Selected passage.
>>>>

Re: Proposal of PITR performance improvement for 8.4.

From: "Koichi Suzuki" <koichi(dot)szk(at)gmail(dot)com>
To: "Heikki Linnakangas" <heikki(dot)linnakangas(at)enterprisedb(dot)com>
Cc: "Gregory Stark" <stark(at)enterprisedb(dot)com>, pgsql-hackers(at)postgresql(dot)org
Subject: Re: Proposal of PITR performance improvement for 8.4.
Date: 2008-10-29 01:14:48
Message-ID: a778a7260810281814g35069ec2pcc40d60cd578e19e@mail.gmail.com
Views: Raw Message | Whole Thread | Download mbox | Resend email
Thread:
Lists: pgsql-hackers

Heikki,

1. In the code, all the referenced page is extracted from the WAL
records in scope and sorted to schedule and avoid double
posix_fadvise() calls. If full page write is included as the first
WAL record, such page is not prefetched. Although there's still
some risk to call posix_fadvise() for the pages already in the kernel
cache, but I don't think the overhead is not so big. I'd like to
measure how much improvement we can achieve with some benchmark.

<<<<

In the message, what happens to a page when a full page write is included as the first WAL record? The material after this point is separate from the message above.

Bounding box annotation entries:

>>>>

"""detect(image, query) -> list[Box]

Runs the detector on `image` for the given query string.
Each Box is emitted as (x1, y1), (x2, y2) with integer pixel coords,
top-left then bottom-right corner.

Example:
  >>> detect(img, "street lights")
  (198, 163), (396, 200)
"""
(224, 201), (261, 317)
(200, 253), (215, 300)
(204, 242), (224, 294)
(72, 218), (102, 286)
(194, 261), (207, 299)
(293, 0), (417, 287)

<<<<
>>>>

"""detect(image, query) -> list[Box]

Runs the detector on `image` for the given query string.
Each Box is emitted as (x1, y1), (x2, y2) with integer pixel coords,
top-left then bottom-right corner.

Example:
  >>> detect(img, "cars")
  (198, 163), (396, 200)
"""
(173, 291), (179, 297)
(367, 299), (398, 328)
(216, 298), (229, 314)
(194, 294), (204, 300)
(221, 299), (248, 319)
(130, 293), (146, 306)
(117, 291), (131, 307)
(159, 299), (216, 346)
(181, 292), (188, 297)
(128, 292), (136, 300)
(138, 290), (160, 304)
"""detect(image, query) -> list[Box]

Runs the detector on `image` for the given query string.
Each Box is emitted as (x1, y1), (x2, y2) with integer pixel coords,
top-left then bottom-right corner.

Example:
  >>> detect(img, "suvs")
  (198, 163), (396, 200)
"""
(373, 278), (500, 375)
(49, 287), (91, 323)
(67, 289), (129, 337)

<<<<
>>>>

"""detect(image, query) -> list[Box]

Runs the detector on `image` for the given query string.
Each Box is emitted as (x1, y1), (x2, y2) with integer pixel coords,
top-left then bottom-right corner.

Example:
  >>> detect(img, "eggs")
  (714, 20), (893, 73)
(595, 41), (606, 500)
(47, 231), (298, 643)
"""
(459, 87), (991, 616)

<<<<

Response below. Such a page is not prefetched.